TASK TO COMPLETE
Scan the entries for the word "DIGITAL". Every line that has it should be copied.

----

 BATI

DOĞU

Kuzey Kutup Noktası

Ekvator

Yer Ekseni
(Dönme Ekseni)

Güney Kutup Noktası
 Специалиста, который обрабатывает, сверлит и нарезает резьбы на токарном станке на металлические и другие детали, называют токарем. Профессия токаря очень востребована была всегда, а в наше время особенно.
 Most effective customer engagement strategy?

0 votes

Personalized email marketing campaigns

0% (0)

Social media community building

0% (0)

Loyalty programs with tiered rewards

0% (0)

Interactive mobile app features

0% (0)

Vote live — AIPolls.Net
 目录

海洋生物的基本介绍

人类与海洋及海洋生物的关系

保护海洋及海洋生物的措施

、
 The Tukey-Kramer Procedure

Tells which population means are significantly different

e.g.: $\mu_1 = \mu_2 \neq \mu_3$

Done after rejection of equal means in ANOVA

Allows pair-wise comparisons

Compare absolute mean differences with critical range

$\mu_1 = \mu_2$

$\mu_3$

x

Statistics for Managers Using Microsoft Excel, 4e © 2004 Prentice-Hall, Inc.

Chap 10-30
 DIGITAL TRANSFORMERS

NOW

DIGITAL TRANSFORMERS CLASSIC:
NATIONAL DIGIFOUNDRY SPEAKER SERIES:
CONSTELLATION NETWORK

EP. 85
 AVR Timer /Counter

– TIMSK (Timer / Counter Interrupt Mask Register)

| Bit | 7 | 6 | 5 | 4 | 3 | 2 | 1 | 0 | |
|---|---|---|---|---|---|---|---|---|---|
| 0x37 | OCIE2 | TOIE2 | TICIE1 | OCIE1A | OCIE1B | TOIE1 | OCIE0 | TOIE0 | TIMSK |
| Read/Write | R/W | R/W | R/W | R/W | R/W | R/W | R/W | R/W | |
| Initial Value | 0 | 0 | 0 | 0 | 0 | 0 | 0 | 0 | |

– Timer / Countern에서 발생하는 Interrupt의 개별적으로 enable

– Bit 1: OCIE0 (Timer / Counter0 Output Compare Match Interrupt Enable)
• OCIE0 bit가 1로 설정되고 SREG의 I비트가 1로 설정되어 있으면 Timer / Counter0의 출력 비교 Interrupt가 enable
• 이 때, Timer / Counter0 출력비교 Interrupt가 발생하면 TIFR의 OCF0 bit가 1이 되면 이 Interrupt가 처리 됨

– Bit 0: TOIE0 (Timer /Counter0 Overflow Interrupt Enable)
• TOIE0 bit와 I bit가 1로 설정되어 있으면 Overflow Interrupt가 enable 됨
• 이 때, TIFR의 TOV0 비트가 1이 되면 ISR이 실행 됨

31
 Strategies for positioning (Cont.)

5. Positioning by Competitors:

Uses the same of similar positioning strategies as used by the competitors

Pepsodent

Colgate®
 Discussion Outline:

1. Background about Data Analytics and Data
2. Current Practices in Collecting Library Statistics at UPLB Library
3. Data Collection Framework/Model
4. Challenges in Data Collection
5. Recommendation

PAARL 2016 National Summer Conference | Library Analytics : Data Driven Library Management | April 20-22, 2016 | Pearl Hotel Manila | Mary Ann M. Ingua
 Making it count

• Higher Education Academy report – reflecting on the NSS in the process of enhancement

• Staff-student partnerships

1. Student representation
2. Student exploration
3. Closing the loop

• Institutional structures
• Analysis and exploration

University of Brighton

----

RESPONSE
 DIGITAL TRANSFORMERS
DIGITAL TRANSFORMERS CLASSIC:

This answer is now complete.